- OnyX running on macOS Sierra
- Developers: Joël Barrière Titanium Software
- Stable release: 5.0.2 / 31 July 2026; 5 days ago
- Operating system: macOS
- Available in: Multilingual
- Type: Utilities, Maintenance, Optimization
- License: Freeware
- Website: Titanium Software

= OnyX =

Freeware utility for maintenance and optimization of macOS

OnyX is a popular freeware utility for macOS developed by French developer Joël Barrière that is compatible with both Intel processors and Apple silicon (previous versions supported PowerPC). As a multifunctional tool for maintenance and optimization, it can control many basic Unix programs already built into macOS, including setting hidden preferences otherwise modified by using property list editors and the command line.

== Features ==
- Verify the structure of the file system on the start-up volume
- Repair disk permissions
- Configure certain parameters hidden from the system and from certain applications
- Empty System, User, Internet, Font caches
- Force Empty the Trash
- Rebuild Launch Services, CoreDuet database, XPC Cache...
- Rebuild Spotlight and Mail indexes

== Development ==

Created in 2003 by Joël Barrière, a.k.a. Titanium, the program was originally meant to address its creator's personal needs. Developed using Xcode, Apple's software development environment (Cocoa + AppleScript Studio + Objective-C), OnyX is regularly updated by its author taking into consideration users' suggestions and requests. To do its job, the program uses macOS's standard Unix utilities, allowing their control through a graphical user interface without needing the command line.

== Versions ==
OnyX versions are specific to each version of macOS and are not backward compatible. The program will not work correctly if used with an OS for which it was not designed.

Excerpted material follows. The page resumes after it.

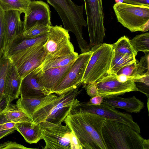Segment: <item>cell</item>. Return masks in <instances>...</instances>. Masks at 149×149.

- Mac OS X 10.2 Jaguar: OnyX version 1.3.1
- Mac OS X 10.3 Panther: OnyX version 1.5.3
- Mac OS X 10.4 Tiger: OnyX version 1.8.6
- Mac OS X 10.5 Leopard: OnyX version 2.0.6
- Mac OS X 10.6 Snow Leopard: OnyX version 2.4.0
- Mac OS X 10.7 Lion: OnyX version 2.4.8
- OS X 10.8 Mountain Lion: OnyX version 2.7.4
- OS X 10.9 Mavericks: OnyX version 2.8.9
- OS X 10.10 Yosemite: OnyX version 3.0.2
- OS X 10.11 El Capitan: OnyX version 3.1.9
- macOS 10.12 Sierra: OnyX version 3.3.1
- macOS 10.13 High Sierra: OnyX version 3.4.9
- macOS 10.14 Mojave: OnyX version 3.6.8
- macOS 10.15 Catalina: OnyX version 3.8.7
- macOS 11 Big Sur: OnyX version 4.0.2
- macOS 12 Monterey: OnyX version 4.2.7
- macOS 13 Ventura: OnyX version 4.4.7
- macOS 14 Sonoma: OnyX version 4.6.2
- macOS 15 Sequoia: OnyX version 4.7.5
- macOS 26 Tahoe: OnyX version 5.0.2

The build for macOS Tahoe is actively maintained. However, all previous versions in support of past operating systems are still available for download from the developer's website.